Только исключительное мастерство летчиков помогало авиагруппе избежать массовых потерь. На некоторых транспортных машинах, попадавших в зону обстрела над Ладожским озером, приходилось нашивать до двух тысяч дюралевых заплат, не говоря уж о других более серьезных повреждениях. А обстановка осложнялась, интенсивность полетов по воздушному мосту должна была резко увеличиться, соответственно возрастала и активность вражеских истребителей.

Вопрос стоял однозначно: дальнейшее использование транспортной авиации на трассе возможно только при условии оснащения каждого самолета средствами огневой защиты.

Меня вызвали к командованию авиагруппы на экстренное совещание. Вел его заместитель начальника Главного управления ГВФ М. Ф. Картушев. Уже по одному этому мы поняли, что разговор предстоит серьезный. И не ошиблись. Полковой комиссар обвел взглядом собравшихся инженеров и командиров и сказал:

— Товарищи, задание срочное, о степени его важности распространяться не буду. Мы обязаны принять немедленные меры, чтобы уберечь экипажи и самолеты от нависшей угрозы массовых потерь. Продолжать полеты во фронтовых условиях, на невооруженных машинах практически уже невозможно. Вооружить пулеметными установками весь самолетный парк следует безотлагательно. Первоочередная задача — разработать конструкцию вооружения, поставить его на первую опытную машину. Если конструкция окажется удачной, утвердим ее как эталон для вооружения остальных машин. Дело не простое, но я надеюсь на [107] коллектив ангара-мастерских, которому поручаю вооружить первую опытную машину.

Совещание длилось недолго. Авиаремонтной базе выделили один самолет ПС-84 для установки на нем трех комплектов пулеметного оружия — двух бортовых в хвостовом отсеке и одного в верхней части фюзеляжа на поворотной турели, позволяющей вести круговой обстрел. Ведущим конструктором разработки назначили М. М. Кулика.

Я отвечал за организацию и выполнение всех производственно-технических операций и установку вооружения на опытную машину в назначенные командованием сроки. На всю работу нам дали пять дней. Ни промышленность, ни наука таких темпов не знали. Мы обменялись с Михаилом Маркеловичем Куликом озадаченными взглядами. Из кабинета вышли вместе и сразу же отправились в ангар-мастерские. Счет уже шел на часы и минуты.

Обычного сложного порядка согласования технических решений не требовалось. На совещании объявили, что мне и Кулику предоставляется право решать все возникающие вопросы на месте, не обращаясь в вышестоящие инстанции. Полномочиями нас наделили беспредельно широкими, но и ответственность возлагалась сверхвысокая.

──────────

◆ **Задание**
Перечислите все комплекты пулеметного оружия, которые по фрагменту текста предстояло установить на самолет ПС-84, и укажите место каждого. Пункты, приведенные далее, взяты из другого источника.

──────────

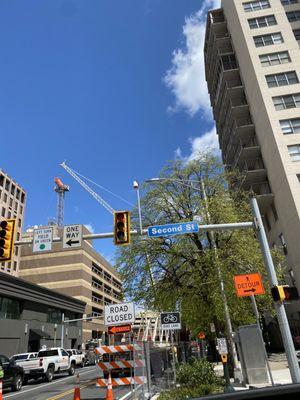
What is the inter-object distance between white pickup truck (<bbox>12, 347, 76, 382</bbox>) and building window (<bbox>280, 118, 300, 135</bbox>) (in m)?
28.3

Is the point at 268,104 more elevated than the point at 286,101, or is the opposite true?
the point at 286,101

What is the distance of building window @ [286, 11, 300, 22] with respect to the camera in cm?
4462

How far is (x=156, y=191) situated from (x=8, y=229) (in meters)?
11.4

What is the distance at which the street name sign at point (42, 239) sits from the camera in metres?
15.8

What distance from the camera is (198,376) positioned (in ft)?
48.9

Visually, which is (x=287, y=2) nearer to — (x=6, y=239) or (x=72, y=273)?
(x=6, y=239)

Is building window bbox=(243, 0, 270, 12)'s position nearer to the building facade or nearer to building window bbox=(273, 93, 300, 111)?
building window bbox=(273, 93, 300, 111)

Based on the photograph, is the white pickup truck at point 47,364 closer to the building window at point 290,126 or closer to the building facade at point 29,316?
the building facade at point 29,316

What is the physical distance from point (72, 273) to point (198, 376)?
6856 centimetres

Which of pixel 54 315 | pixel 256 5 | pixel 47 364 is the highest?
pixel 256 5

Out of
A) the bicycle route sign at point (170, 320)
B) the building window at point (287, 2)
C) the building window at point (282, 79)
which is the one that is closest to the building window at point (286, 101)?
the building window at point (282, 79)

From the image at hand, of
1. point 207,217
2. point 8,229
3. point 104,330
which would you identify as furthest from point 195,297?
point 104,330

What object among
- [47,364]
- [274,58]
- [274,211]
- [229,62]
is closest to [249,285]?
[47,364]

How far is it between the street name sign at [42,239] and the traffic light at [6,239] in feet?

──────────

◆ **Решение**
1. Первый бортовой комплект в хвостовом отсеке.
2. Второй бортовой комплект в хвостовом отсеке.
3. Комплект в верхней части фюзеляжа на поворотной турели, позволяющей вести круговой обстрел.